◆ Stated goal ◆
Output each entry exactly; skip nothing.

Start of Items

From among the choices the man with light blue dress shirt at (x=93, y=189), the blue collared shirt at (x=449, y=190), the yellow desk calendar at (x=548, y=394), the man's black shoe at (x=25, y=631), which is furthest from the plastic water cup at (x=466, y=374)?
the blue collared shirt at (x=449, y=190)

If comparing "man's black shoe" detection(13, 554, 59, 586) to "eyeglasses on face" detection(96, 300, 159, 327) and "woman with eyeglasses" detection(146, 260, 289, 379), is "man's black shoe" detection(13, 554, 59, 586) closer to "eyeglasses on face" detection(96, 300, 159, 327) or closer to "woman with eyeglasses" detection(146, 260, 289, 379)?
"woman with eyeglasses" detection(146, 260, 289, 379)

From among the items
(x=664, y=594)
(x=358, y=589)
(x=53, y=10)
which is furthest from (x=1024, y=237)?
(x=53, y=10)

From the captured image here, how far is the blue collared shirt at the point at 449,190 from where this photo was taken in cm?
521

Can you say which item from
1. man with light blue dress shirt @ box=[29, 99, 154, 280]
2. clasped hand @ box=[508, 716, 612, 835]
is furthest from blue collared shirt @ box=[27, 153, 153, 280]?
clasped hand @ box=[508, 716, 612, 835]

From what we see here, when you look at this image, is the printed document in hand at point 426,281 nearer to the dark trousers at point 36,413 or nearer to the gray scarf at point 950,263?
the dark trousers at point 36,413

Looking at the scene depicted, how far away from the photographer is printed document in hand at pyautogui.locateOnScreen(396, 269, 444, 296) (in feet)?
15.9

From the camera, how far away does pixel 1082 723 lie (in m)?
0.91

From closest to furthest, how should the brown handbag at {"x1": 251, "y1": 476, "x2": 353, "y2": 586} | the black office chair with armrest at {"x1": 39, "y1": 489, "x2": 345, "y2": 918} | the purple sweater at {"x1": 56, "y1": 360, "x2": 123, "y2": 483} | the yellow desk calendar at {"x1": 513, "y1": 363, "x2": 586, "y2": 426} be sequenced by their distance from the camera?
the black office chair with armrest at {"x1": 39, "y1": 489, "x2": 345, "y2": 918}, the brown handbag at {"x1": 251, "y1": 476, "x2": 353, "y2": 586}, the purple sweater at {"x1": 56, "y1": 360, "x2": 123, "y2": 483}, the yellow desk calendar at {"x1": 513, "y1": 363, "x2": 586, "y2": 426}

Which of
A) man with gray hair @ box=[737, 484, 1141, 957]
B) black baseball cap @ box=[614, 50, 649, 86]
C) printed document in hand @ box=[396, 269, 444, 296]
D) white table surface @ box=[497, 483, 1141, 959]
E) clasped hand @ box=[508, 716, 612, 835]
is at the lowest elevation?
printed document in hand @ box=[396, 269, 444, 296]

End of Items

◆ The response ◆
From among the choices the man with light blue dress shirt at (x=93, y=189), the blue collared shirt at (x=449, y=190), the yellow desk calendar at (x=548, y=394), the man's black shoe at (x=25, y=631), which is furthest from the plastic water cup at (x=466, y=374)?
the blue collared shirt at (x=449, y=190)

If comparing "man's black shoe" detection(13, 554, 59, 586) to "eyeglasses on face" detection(96, 300, 159, 327) and "woman with eyeglasses" detection(146, 260, 289, 379), is "man's black shoe" detection(13, 554, 59, 586) closer to "eyeglasses on face" detection(96, 300, 159, 327) or closer to "woman with eyeglasses" detection(146, 260, 289, 379)?
"woman with eyeglasses" detection(146, 260, 289, 379)

From among the items
(x=664, y=594)
(x=358, y=589)
(x=53, y=10)
which is furthest from (x=1024, y=237)?
(x=53, y=10)

From the captured image here, how far is the blue collared shirt at the point at 449,190 from where this photo was taken in cm?
521

Can you say which item from
1. man with light blue dress shirt @ box=[29, 99, 154, 280]
2. clasped hand @ box=[508, 716, 612, 835]
is furthest from blue collared shirt @ box=[27, 153, 153, 280]?
clasped hand @ box=[508, 716, 612, 835]

From what we see here, when you look at this image, is the printed document in hand at point 426,281 nearer to the dark trousers at point 36,413 or nearer to the gray scarf at point 950,263?
the dark trousers at point 36,413

Looking at the scene depicted, how far away from the photographer is printed document in hand at pyautogui.locateOnScreen(396, 269, 444, 296) (in feet)?
15.9

From the camera, how far away does pixel 1082 723 lie (in m)?
0.91

From closest to furthest, how should the brown handbag at {"x1": 251, "y1": 476, "x2": 353, "y2": 586} | the black office chair with armrest at {"x1": 39, "y1": 489, "x2": 345, "y2": 918} | the purple sweater at {"x1": 56, "y1": 360, "x2": 123, "y2": 483} | the yellow desk calendar at {"x1": 513, "y1": 363, "x2": 586, "y2": 426} be sequenced by their distance from the camera?
the black office chair with armrest at {"x1": 39, "y1": 489, "x2": 345, "y2": 918}, the brown handbag at {"x1": 251, "y1": 476, "x2": 353, "y2": 586}, the purple sweater at {"x1": 56, "y1": 360, "x2": 123, "y2": 483}, the yellow desk calendar at {"x1": 513, "y1": 363, "x2": 586, "y2": 426}

Which of
A) man with gray hair @ box=[737, 484, 1141, 957]
B) black baseball cap @ box=[614, 50, 649, 86]
C) printed document in hand @ box=[396, 269, 444, 296]
D) white table surface @ box=[497, 483, 1141, 959]
E) clasped hand @ box=[508, 716, 612, 835]
is at the lowest elevation?
printed document in hand @ box=[396, 269, 444, 296]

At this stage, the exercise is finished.